:: TO-DO LIST ::
1. Using the Samsung GT-B7330 article, answer the following:
(a) Which operating system does the phone run?
(b) In what month and year was the phone released?
(c) What is the camera's resolution?
2. Condense the paragraph of the Samsung GT-B7330 article that begins "Samsung GT-B7330 (also known as" into two sentences, retaining its main facts.
3. Carry the Samsung GT-B7330 article forward from the point where it stops.

:: SUPPLIED TEXT ::

▼▼▼

Samsung GT-B7330 (also known as Omnia Pro B7330) is a smartphone produced by Samsung as part of their Omnia series line of mobile phones. It runs Windows Mobile 6.5 Standard, and has a QWERTY keyboard. The predecessor of this phone is the Samsung Omnia^{PRO} B7320. It was released in October 2009.

==Features==

===Main features===

- GSM Quad band (850/900/1800/1900 MHz)
- EDGE network
- 3.5G
- Wi-Fi
- Bluetooth
- AGPS
- Speakerphone
- Phone Memory: 200 MB, Storage Memory: 400 MB
- Memory card slot (microSD up to 32 GB)
- Microsoft Office Mobile
- Internet Explorer Mobile 6.0
- Adobe Reader LE
- Windows Mobile 6.5 Standard
- FM radio with RDS
- 3.2 Megapixel camera
- Video recording (320×240 pixels)
- SMS
- MMS
- Email
- Calendar
- Contacts
- Scheduler
- Offline mode
- Microsoft ActiveSync
- Alarm
- Audio notes
- Calculator
- Converter (Currency, Length, Weight, Volume, Area, Temperature)
- Search
- Smart reader
- Stopwatch
- Tasks
- Tip calculator
- World clock
- Games
- Java MIDP 2.1
- Music Player
- Call History
- Photo Slides
- Podcast reader
- RSS feeds reader
- Speed dial
- Streaming Player
- Windows Media
- Task Manager
- Voice notes
- Facebook
- Windows Marketplace for Mobile
- Windows Live (Hotmail, Messenger, Spaces, Search, Contacts)

▲▲▲

:: SOURCE DATA ::
▼▼▼

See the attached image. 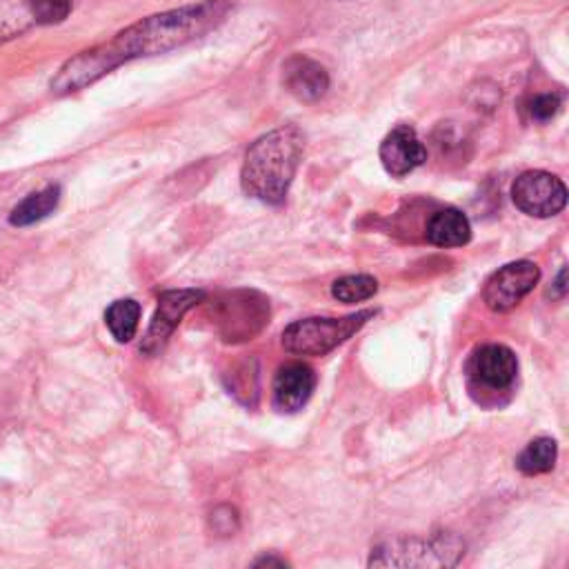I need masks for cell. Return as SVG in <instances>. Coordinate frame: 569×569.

▲▲▲

:: REPLIES ::
1.
(a) Windows Mobile 6.5 Standard
(b) October 2009
(c) 3.2 megapixels

2. The Samsung GT-B7330, also called the Omnia Pro B7330, is a Samsung smartphone in the Omnia series that runs Windows Mobile 6.5 Standard and has a QWERTY keyboard. It succeeded the Samsung Omnia PRO B7320 and was released in October 2009.

3.
- Microsoft My Phone
- Multi-task
- Minimize windows

===Special features===
- Pressure-sensitive navigation key (up & down only)

===Home screen===
From this device's default home screen, the user can check the weather, play songs, update CNN headlines, view photos, configure device settings, and go to social-networking sites like Facebook, Myspace, and YouTube. However, if the home screen is changed from 'Samsung WizPro' (which is the default home screen layout) to other layouts (like 'Windows Basic'), these features will be unavailable until the home screen layout is changed back to the default.